Al enterarse de la noticia, Ángel sonrió. Pasó más pronto de lo que supuse.
A las diez de la noche sonó el teléfono particular del organizador.
—Hola.
En la línea apareció la voz gutural de Elsa Núñez.
—Ángel vio el diario de esta mañana. Dice que le depositen el dinero en su cuenta de Banco.
—Avísele que lo haremos de inmediato, y transmítale además, señorita, lo satisfecho que estoy. Dígale también que probablemente muy pronto vuelva a necesitarlo. ¿Tiene usted un teléfono adonde pueda llamar?

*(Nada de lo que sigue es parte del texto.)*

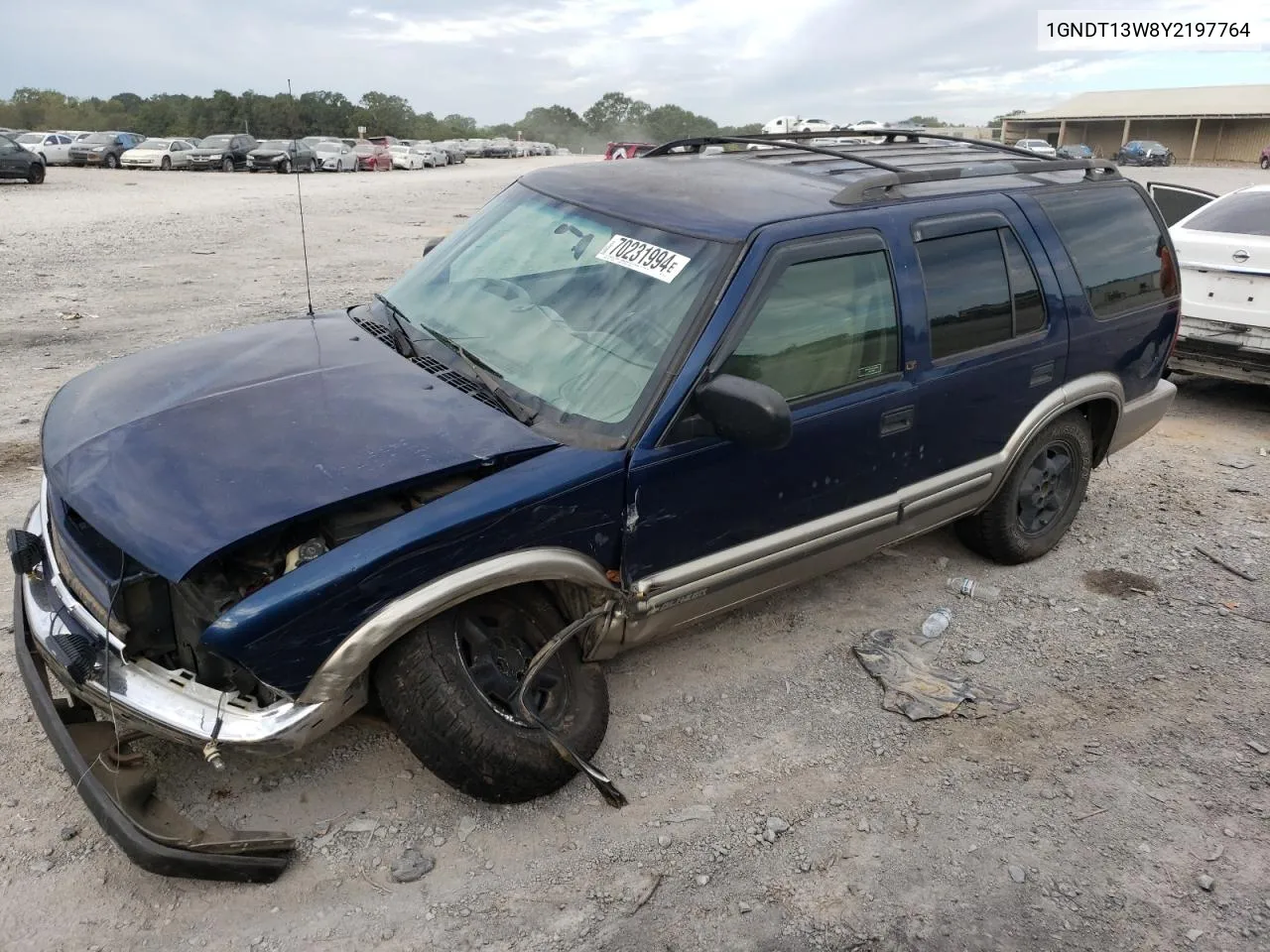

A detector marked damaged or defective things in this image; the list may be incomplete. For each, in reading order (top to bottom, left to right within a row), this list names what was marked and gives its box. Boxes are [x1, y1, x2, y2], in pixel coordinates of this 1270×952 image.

crumpled hood [42, 313, 559, 581]
detached front wheel [954, 411, 1091, 563]
damaged front end [8, 474, 477, 883]
detached front wheel [370, 588, 609, 807]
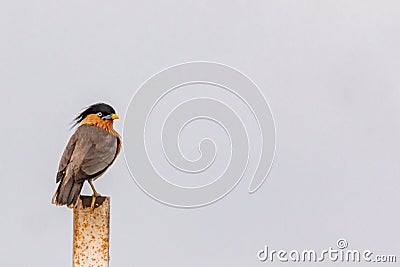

Se produjo una larga pausa.
—Sí, supongo que sí —aceptó, por fin, y se lo dio.
—Muy bien. Si Ángel…
La línea quedó muda.
Maldita sea esta imbécil.
El dinero fue depositado en la cuenta de Zurich esa mañana, y una hora más tarde se lo recibió como transferencia en la sucursal Ginebra de un Banco de Arabia Saudita. Hoy en día hay que tener mucho cuidado, pensó Ángel. En cuanto pueden, estos banqueros de mierda lo estafan a uno.